NGOs and migration experts doubt whether Malta is in a position to cope with an influx of migrants as Europe is braced for first populist government in Italy

The League's Matteo Salvini has promised to reduce boat arrivals and expel migrants from Italy

The formation of a new government could send shockwaves throughout the old continent as the EU is readying itself for the first populist and eurosceptic government.

But this will not only test European unity. The new Italian government’s tough stance on migration could see the return of boat arrivals on Maltese shores for the first time in 5 years.

Sources who spoke to The Shift News expressed doubts as to whether Malta is prepared to deal with a sudden influx of boat arrivals. Following the tacit deal between Malta and Italy, Maltese authorities downsized the country’s infrastructure with reception centres in Hal Far and Safi being dismantled or neglected.

This has raised concerns among NGOs and migration experts on whether Malta is in position to cope with an influx of migrants.

Questions sent to the foreign affairs ministry on whether Malta is taking any precautionary measures and whether it would be seeking talks with the new Italian government on migration remain unanswered.

In the next few hours Italy is finally expected to have a new government formed by the anti-establishment Five Star Movement (M5S) and the far-right League (La Lega).

After weeks of negotiations, the two parties are on the verge of forming a new government, with the only outstanding issue to resolve being the name of the new Prime Minister.

The League’s leader and possibly Italy’s next Prime Minister, Matteo Salvini, said that immigration and security “are the foundations of the government’s programme” which will “reduce sea arrivals, increase expulsions and guarantee the right of legitimate defence.”

Since Labour’s victory in the polls in 2013, the number of boat arrivals in Malta has dwindled significantly.
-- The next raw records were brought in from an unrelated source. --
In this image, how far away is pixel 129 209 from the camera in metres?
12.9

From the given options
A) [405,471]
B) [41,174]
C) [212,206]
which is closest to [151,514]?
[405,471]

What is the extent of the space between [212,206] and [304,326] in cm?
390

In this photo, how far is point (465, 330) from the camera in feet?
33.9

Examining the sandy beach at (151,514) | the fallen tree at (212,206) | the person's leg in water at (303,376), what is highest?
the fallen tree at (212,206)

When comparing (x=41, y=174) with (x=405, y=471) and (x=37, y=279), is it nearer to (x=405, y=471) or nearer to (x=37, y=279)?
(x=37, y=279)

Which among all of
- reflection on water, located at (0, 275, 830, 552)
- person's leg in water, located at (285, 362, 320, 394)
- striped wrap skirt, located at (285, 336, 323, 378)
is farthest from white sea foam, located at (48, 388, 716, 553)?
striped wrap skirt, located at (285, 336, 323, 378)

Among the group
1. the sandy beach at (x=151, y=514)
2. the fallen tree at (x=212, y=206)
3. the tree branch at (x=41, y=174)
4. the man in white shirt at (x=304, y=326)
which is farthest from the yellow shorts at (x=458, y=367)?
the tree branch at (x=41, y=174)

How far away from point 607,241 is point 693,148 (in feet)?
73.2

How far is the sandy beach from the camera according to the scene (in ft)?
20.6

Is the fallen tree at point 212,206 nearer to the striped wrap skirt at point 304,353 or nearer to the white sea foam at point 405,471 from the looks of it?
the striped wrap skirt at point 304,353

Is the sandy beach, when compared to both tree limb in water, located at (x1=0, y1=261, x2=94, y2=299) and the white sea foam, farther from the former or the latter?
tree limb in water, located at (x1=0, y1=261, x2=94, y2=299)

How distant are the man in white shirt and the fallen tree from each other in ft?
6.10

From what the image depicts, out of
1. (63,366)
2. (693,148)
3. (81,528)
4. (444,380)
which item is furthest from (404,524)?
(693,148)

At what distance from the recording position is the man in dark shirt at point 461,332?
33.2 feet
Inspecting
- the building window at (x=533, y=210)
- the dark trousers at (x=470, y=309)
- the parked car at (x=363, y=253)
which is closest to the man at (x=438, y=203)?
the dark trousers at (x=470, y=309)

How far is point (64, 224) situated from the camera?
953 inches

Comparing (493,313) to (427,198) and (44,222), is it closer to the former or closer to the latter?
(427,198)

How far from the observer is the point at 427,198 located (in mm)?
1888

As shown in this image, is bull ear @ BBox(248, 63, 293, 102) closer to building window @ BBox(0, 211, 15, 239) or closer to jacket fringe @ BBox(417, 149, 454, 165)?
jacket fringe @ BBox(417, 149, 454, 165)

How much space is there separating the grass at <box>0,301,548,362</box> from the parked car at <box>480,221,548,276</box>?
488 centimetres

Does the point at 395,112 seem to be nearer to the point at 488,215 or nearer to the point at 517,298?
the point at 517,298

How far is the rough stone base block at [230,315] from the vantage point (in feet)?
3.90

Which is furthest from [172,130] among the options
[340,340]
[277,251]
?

In 2013, some 2,008 asylum seekers reached Malta by boat.

However a tacit agreement between Maltese Prime Minister Jospeh Muscat and the former Italian premier Matteo Renzi has seen Italy take in most of the migrants reaching Europe by boat from Libya.

In 2014, Malta took in 568 asylum-seekers who arrived by sea and the numbers tumbled further to 104 in 2015, 25 in 2016 and 23 in 2017.

After seeing some 181,000 asylum-seekers reach Italy by boat in 2016, the number of arrivals plummeted over the past year, after the outgoing Italian government signed a controversial deal with Libya to stop departures from the war-torn North African nation.

In the run-up to the March election, the League campaigned heavily on preventing new migrant arrivals and deporting thousands of migrants already on Italian soil.

In February, former Italian premier and the League’s coalition partner Silvio Berlusconi warned that Italy cannot continue taking all migrants saved in the Mediterranean.

“There is no doubt that migrants who risk their life and cross the Mediterranean have to be saved. However, we will not accept that all disembark in Italy. Those saved close to Malta will have to be taken to and disembark in Malta,” Berlusconi said in an interview on state TV.

Highly critical of the secret deal signed between Muscat and Renzi, the League is set to shred the agreement. According to media reports, the deal saw a trade-off in which Italy took in all migrants in exchange for Maltese oil exploration rights in disputed sea stretches between the two countries.

Officially, the two countries denied that such an arrangement existed, insisting it was just a matter of “close cooperation”.